Some question GradTRAC

Matt Graham

Graduate employees will decide later this month if they want a union to represent them, but some are already saying they are unsure if they want to unionize.

If the Graduate Teaching and Research Assistants Coalition United Electrical Local 1105 receives a majority of votes from participating graduate employees, it will have legal authority to negotiate with the University.

But some graduate employees question the necessity of a union.

“This is a transient position,” said Patrick McGary, an electrical and computer engineering research assistant. “This is not a livelihood.”

McGary said most graduate students are only at the University for two to five years, and the University covers graduate employee tuition.

“We will all be paid very well for the education that the University has paid for us to get,” he said.

Ryan Murphy, a GradTRAC organizer and American studies fellow, said he disagrees with McGary’s assessment.

“The problem is, you still have to pay the bills, and you still have to take care of yourself while you are here,” he said.

Aaron Wlaschin, Chemical Engineering and Materials Science Council of Graduate Students chairman, said his group has negotiated graduate employee stipends and teaching assistant duties with its department.

He said the students his group serves have benefited.

“Our department has a policy that it tries to keep salaries competitive with other chemical engineering departments,” he said.

Wlaschin said he worries GradTRAC might hinder his council’s ability to negotiate directly with the department.

“They said it won’t (hinder us), but I’m not so sure,” he said.

But Murphy said those concerns are unfounded.

“Those departmental-type organizations are still functioning and are very vibrant” at unionized schools, he said.

Questioning the issues

One of GradTRAC’s biggest issues is graduate employee health care, but some graduate employees said they already have a good health-care package. They pay the lowest health-care premiums of any employee group at the University, students said.

Ken Williams, a chemical engineering research assistant, said the University covers 95 percent of graduate employees’ health care.

Murphy said GradTRAC doesn’t disagree with Williams about the quality of the graduate employees’ health plan.

“But we want to put it in legal writing,” he said.

Murphy said that graduate employee health-care premiums have gone up since he started at the University. The University is currently pushing for a cheaper employee health package, which would place more burden on the employees, he said.

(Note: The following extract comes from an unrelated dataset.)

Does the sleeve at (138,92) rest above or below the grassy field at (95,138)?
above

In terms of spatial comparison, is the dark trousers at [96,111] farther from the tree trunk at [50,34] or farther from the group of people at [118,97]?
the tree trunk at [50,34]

Williams, who joined approximately 20 other students to create the student group Truth About Unionization, said he is also worried the national division of the United Electrical, Radio and Machine Workers of America union might be more concerned with its investment than the status of graduate employees at the University.

“This is a business venture,” Williams said. “About 70 percent of the proposed $15 per month that all graduate employees will be required to pay will go directly to the national office.”

But Murphy said GradTRAC members will be paying half or less of the national union’s average dues.

“Anybody with the thought that grad students are a windfall of profit for the union should think again,” he said.

Some at the University said they are also worried the national union might be unfamiliar with “academic culture.”

But Murphy noted that, while the national union currently represents graduate employees at the University of Iowa, it represents many higher education workers nationwide.

Common concerns

Some students said they feel they will be forced to join the union.

Students said they worry only GradTRAC supporters will vote, easily securing a simple majority for the union.

If the vote passes, even graduate employees who elect not to join will be required by Minnesota law to pay 85 percent of the union dues.

“Even if they don’t join the union and they give up their voting rights, nonmembers will have to pay their ‘fair share,’ ” McGary said.

But Murphy said all graduate employees will benefit.

“At the end of the day, employees will start paying dues when we get wage increases, but that increase will offset it,” he said.

Murphy said graduate employees run the union entirely, and all political and economic decisions will be made to benefit everyone.

“We’re not going to pass anything that’s bad for grad students,” he said.